AIR CLI Integration: Adding support for air run configuration by riddhibhagwat-db · Pull Request #5657 · databricks/cli

riddhibhagwat-db · 2026-06-18T18:42:42Z

Changes

Ports the air run YAML config schema and its structural validation from the Python CLI (cli/sdk/config.py) to Go, under experimental/air/cmd/.

Schema (runconfig.go): the top-level runConfig plus the nested environment (with docker_image), code_source/snapshot/git, and permission blocks. Reuses the compute model from the parent branch. Includes custom YAML unmarshalers for the three polymorphic fields that don't map to a single Go type: environment.dependencies (string path or inline list), environment.version (string or int), and git.remote (bool or remote-name string).
Loader (runconfig_load.go): loadRunConfig decodes a YAML file with KnownFields(true) — mirroring pydantic's extra="forbid" so unknown keys are rejected — then runs the validation pass.
Validation: every structural rule from the Python schema — required fields, the experiment_name/mlflow_run_name task-key regex and length caps, secret-ref scope/key format, the environment docker-image/dependencies/version exclusivity rules, git branch-xor-commit and remote-requires-branch rules, code_source snapshot requirements, and include_paths relative/no-traversal checks.

Two deliberate divergences from the Python schema, both following from the training-service-only port:

The compute.node_pool_id / compute.pool_name fields were already dropped on the parent branch.
The top-level priority field is dropped here: it's a node-pool queue-ordering knob (it requires a pool in Python) with no meaning for serverless workloads.

Why

"Structural" validation (types, required fields, format/cross-field rules) needs no workspace access, so it's a self-contained, fully unit-testable unit that's worth landing on its own ahead of the launch logic. Splitting it out keeps the upcoming handle_run PR focused on orchestration rather than mixing in ~900 lines of schema.

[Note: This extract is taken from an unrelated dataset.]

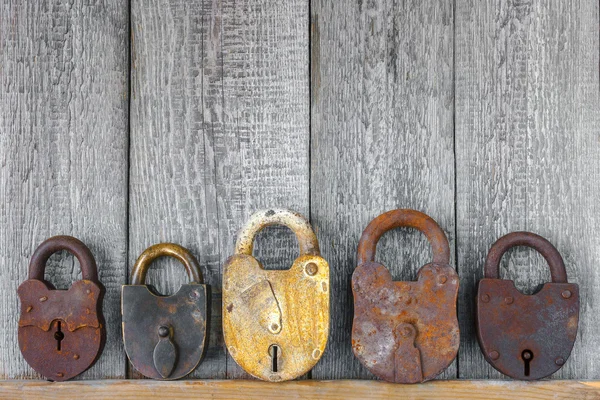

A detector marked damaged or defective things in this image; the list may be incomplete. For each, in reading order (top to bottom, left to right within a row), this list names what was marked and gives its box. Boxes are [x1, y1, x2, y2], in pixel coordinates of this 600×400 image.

The extra="forbid" / KnownFields behavior is load-bearing: it's what turns a typo'd or stale config key into an actionable error instead of a silently-ignored field, so it's preserved faithfully. This is stacked on air-integration-m2-1 (the compute model).

Tests

New unit tests in runconfig_test.go (62 subtests, table-driven), covering:

Loading a minimal config and a full-featured config (all blocks populated).
Each polymorphic union decoding both of its forms (dependencies string vs list, git.remote bool vs string, default-unset).
Unknown-field rejection at top level and nested — including explicit cases asserting the dropped priority field and the not-yet-ported bases key surface as errors.
Every validation rule's failure mode, plus file-level errors (missing file, empty file).

go test ./experimental/air/... passes; ./task lint-q reports 0 issues.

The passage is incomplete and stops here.